However, the proposals did not include the key UK and unionist demand to remove the oversight role of the European Court of Justice (ECJ).
Mr Sefcovic said the first time he learned of the ECJ issue was in a UK government Command Paper before the summer.
"We have put a lot of hard work into this package. We have explored every possible angle of the protocol and, at times, went beyond current EU law," he said.
"In effect, we are proposing an alternative model for implementation of the protocol.
"On the one hand the flow of goods between Great Britain and Northern Ireland will be facilitated for goods that are to stay in Northern Ireland.
"On the other, robust safeguards and monitoring mechanisms should be put in place to make sure that they stay in Northern Ireland."
A British government spokesman said they would study the EU proposals "seriously and constructively".
"The next step should be intensive talks on both our sets of proposals, rapidly conducted, to determine whether there is common ground to find a solution," he said.
"We need to find a solution which all sides can get behind for the future, which safeguards the Belfast Agreement, and which puts the UK-EU relationship on a stronger footing."
Sir Jeffrey, whose party is boycotting North/South bodies unless changes are made regarding the Protocol, said the DUP will take time to study the detail and urged that future discussions are "not a wasted opportunity".

__________

### PROBLEMS AND TASKS
• 1. Please echo the protocol passage from "Mr Sefcovic said" to "to stay in Northern Ireland.".
• 2. According to the protocol passage, why should robust safeguards and monitoring mechanisms be put in place? Answer in one to three sentences.

### INFORMATION PROVIDED
__________

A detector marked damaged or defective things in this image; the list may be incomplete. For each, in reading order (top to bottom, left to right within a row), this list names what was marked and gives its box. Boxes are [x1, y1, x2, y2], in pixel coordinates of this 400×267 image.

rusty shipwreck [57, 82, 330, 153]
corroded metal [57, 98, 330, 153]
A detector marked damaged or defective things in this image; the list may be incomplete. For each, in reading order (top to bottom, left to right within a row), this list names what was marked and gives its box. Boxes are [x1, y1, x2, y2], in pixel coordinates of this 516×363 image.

__________

### RESULTS BY TASK
• 1.
Mr Sefcovic said the first time he learned of the ECJ issue was in a UK government Command Paper before the summer.
"We have put a lot of hard work into this package. We have explored every possible angle of the protocol and, at times, went beyond current EU law," he said.
"In effect, we are proposing an alternative model for implementation of the protocol.
"On the one hand the flow of goods between Great Britain and Northern Ireland will be facilitated for goods that are to stay in Northern Ireland.

• 2. They should be put in place to make sure that goods brought from Great Britain to Northern Ireland, which are meant to stay in Northern Ireland, actually stay there.